While the Pew study also pointed out that, despite cost concerns, graduates do see a payoff--adults with degrees believe they earn $20,000 a year more because of it, and 86 percent say their schooling has been a good investment--Thomas Lindsay, director of the Texas Public Policy Foundation's Center for Higher Education, emphasized that a degree does not go as far in today's job market.
"I think the market has decided, and parents and students have decided, that a college degree is for the most part overvalued," Lindsay said. "What we're getting both in terms of job skills and learning, what you're giving us isn't worth more than $10,000."
The approach that could gain the most traction is one geared toward graduating students with degrees that meet specific needs in the regional labor market. Texas A&M University (San Antonio), for instance, this fall began offering a bachelor's degree in information technology with an emphasis on information security for just $10,026. Students who achieve this degree will graduate into the San Antonio region's booming military and homeland-security industry.
Such degrees are "highly aligned with regional state workforce needs," Chavez said, adding that education officials try to identify key components of the regional market and tailor their programs toward employers' needs. This way, students who graduate from these programs are more likely to get a local job in a field relevant to their degree.
But if universities do not implement significant cost-efficiency measures, these types of programs may not be sustainable in the long run, according to the College Board's Jennifer Ma. Despite a push by several states' governors--including Perry and Florida Gov. Rick Scott--to freeze in-state tuition rates, if state appropriations for education decrease, universities must hike costs to cover the budget gap.

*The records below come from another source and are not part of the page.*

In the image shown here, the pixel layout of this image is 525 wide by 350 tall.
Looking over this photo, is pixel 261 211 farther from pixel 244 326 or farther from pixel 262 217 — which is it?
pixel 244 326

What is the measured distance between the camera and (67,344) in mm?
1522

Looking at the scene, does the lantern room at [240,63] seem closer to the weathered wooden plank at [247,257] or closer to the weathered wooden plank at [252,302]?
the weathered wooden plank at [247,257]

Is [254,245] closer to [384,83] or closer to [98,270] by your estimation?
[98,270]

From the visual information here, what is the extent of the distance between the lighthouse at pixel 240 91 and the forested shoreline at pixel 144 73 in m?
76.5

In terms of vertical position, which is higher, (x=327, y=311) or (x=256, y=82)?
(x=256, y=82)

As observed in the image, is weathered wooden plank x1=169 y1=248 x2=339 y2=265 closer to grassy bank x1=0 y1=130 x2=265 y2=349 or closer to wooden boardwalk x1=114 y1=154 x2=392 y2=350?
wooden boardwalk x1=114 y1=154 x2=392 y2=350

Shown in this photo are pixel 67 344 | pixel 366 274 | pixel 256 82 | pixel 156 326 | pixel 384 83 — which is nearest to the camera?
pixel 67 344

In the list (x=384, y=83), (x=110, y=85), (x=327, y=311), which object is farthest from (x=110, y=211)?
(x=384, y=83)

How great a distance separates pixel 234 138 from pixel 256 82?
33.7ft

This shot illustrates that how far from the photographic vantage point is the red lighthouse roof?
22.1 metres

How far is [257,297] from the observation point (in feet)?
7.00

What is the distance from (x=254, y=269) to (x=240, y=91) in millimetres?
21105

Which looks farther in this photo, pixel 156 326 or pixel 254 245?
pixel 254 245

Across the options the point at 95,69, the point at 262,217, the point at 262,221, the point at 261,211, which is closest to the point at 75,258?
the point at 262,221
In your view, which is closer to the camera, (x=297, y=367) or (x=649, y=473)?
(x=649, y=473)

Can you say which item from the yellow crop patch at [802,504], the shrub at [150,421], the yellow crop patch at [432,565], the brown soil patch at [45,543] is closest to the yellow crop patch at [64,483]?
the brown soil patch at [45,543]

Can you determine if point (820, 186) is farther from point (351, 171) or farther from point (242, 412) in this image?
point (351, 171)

Instead, experts say, states should focus on getting more students to complete their degrees in a timely fashion. Perry has proposed an appropriations process called outcomes-based funding, which ties 10 percent of an institution's state funding for undergraduate education to the number of degrees it awards. Currently, less than 30 percent of students at four-year Texas institutions graduate in four years.
As for the $10,000 degree initiative, the push "has spurred continued innovation, I would say, more in terms of program delivery ... rather than how can we simply cut costs at every corner," Hurley said, adding that after seeing Texas's success, other states may begin looking at new ways to offer students a college education. "From that perspective, I think that time will tell, but [Perry's] call could spur some new ways of delivering college degrees and credentials."